*Problem description*:
Reproduce the line containing "Patent No.10-2297600" and every line after it through the end of the records. Include nothing else.

(Stored records)
'''

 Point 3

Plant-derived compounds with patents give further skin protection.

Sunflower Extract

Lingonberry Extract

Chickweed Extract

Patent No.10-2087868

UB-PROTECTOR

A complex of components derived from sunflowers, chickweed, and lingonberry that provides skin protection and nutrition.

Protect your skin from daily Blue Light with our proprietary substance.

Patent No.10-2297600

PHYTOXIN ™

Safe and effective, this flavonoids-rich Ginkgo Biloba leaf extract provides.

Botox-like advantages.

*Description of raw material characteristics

'''

*Reply to the exercise*:
Patent No.10-2297600

PHYTOXIN ™

Safe and effective, this flavonoids-rich Ginkgo Biloba leaf extract provides.

Botox-like advantages.

*Description of raw material characteristics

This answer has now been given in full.